Second-generation company principal Torix Bennett had already made an impression with the Fairthorpe TX-1, his first-ever complete car design which emerged at the 1965 London Motor Show. It remained unique, but in time spawned the TX-GT coupé and TX-S that were appreciably more sophisticated than Fairthorpe’s previous offerings. Each model featured Bennett Jr’s patented transverse rod suspension set-up, the youthful designer having established sister company Fairthorpe Technical Exponents in January 1965.
Scroll forward to the early 1970s, and the vagaries of dealing with suppliers was beginning to take its toll. Fairthorpes were supplied in component form with all-new running gear, but, in some instances, he was dealing with 150 separate contractors. Not only that, Bennett the younger was suddenly obliged to buy parts in bulk. It was enough to make him ill, and it did. While laid up with a stomach ulcer, he devised a car that, like other Fairthorpes, utilised Triumph running gear but accommodated within a one-piece glassfibre body that resembled nothing else on the market.
The TX Tripper (there was no mention of Fairthorpe) broke cover at the 1971 Racing Car Show in Olympia. It was, in essence, a one-piece body that incorporated the bonnet, seats, windscreen and tail section. This structure was then bolted to a Spitfire or GT6 chassis. the Ford ‘Kent’ engine was purportedly an option, and one that was soon dropped. Offered in component form for £830, or £226 as a bare bodyshell, it represented decent value. The show car was equipped with a 1.3-litre four-cylinder engine, but the subsequent demonstrator was powered by a 132bhp, 2.5-litre Triumph PI straight-six unit.
Cars & Car Conversions gushed: ‘The TX Tripper goes, handles and stops. Hells bells, it goes. Boot it and it went… There must be nothing, but nothing, in the new car line which can compare for performance against price. The result is terrific handling and road holding.’ Motor, meanwhile, surmised: ‘It has real performance, good road-holding and handling with genuine stability.’
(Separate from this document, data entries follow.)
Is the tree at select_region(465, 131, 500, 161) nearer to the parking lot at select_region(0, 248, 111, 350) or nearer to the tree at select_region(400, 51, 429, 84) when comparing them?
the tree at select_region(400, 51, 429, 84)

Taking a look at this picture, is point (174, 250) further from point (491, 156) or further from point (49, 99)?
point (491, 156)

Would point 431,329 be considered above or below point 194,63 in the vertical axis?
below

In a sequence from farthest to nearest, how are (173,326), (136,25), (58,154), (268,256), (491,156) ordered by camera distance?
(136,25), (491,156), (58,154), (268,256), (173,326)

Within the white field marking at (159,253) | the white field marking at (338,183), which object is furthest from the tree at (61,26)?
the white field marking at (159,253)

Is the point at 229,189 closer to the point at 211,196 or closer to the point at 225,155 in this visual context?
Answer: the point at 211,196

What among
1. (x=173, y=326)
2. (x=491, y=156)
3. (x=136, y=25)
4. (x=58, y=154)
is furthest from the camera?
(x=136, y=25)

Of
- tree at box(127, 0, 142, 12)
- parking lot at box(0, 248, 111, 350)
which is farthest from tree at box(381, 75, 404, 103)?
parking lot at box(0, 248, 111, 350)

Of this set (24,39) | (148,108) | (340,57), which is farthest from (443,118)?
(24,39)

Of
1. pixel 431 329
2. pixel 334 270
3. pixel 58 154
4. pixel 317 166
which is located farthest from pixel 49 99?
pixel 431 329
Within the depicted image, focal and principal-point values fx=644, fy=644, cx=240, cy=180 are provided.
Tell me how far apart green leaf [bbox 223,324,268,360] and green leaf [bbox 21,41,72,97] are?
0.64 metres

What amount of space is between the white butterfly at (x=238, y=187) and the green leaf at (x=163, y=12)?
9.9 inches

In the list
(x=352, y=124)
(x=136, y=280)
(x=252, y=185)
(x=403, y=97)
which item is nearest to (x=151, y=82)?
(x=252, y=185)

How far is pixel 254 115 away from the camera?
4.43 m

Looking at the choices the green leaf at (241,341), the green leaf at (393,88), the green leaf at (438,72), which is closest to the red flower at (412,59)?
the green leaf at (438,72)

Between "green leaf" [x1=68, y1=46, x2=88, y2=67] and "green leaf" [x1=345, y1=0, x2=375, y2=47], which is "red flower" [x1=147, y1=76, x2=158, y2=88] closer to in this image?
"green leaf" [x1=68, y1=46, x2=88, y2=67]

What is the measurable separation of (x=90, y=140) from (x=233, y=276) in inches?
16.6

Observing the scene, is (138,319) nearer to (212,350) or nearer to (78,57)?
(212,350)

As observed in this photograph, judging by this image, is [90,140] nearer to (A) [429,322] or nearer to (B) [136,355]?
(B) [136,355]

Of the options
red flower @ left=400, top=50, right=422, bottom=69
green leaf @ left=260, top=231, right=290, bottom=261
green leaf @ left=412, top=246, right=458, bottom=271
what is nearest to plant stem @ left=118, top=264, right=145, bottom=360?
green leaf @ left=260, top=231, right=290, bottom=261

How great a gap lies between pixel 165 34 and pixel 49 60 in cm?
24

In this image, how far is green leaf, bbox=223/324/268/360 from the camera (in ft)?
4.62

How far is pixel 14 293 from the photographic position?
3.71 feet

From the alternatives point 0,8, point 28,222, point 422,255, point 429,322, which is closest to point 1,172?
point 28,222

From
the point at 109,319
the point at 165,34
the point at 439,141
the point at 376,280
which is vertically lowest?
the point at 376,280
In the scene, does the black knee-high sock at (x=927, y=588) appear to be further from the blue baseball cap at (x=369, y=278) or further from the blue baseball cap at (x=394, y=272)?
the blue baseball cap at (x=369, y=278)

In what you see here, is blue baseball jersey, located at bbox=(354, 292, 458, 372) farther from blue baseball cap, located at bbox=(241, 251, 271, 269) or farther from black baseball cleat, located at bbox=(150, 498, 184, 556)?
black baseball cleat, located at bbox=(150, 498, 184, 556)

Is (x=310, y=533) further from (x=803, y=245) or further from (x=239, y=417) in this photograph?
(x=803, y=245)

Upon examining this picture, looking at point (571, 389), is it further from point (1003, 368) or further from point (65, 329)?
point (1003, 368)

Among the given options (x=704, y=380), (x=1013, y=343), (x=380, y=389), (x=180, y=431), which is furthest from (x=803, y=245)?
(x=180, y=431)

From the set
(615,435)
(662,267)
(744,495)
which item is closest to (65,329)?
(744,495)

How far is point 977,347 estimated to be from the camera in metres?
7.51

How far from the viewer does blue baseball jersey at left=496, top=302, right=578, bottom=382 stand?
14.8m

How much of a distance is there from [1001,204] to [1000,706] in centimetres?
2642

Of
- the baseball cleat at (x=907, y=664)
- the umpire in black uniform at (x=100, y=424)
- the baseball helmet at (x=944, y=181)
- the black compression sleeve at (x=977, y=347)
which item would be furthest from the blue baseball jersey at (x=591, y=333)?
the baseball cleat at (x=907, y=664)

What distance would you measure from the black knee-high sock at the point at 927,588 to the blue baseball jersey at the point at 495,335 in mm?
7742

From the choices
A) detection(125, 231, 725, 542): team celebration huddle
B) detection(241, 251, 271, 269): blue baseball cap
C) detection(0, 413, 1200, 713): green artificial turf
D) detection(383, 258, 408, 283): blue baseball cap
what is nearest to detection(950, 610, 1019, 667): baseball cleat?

The car’s looks, however, didn’t do it any favours. Nor, it seems, did its name, if only in German-speaking markets (the literal translation is pox, or gonorrhoea). Production gradually took a backseat to other non-car-related schemes, with 48 bodies and 20 complete/component cars being made to 1979. Some were two-seaters, other four-seaters including one with rear-facing seats.
That wasn’t quite the end of the story, though. Isleworth-based start-up Tripper Cars attempted to resurrect the model in 1983 with the choice of Triumph or Ford Escort running gear. However, reaction to the reminted Tripper 2 was mixed. The moulds subsequently headed to Wales ahead of another renaissance under different keepers but sales were non-existent. Perhaps mercifully, there have been no further attempts at a comeback.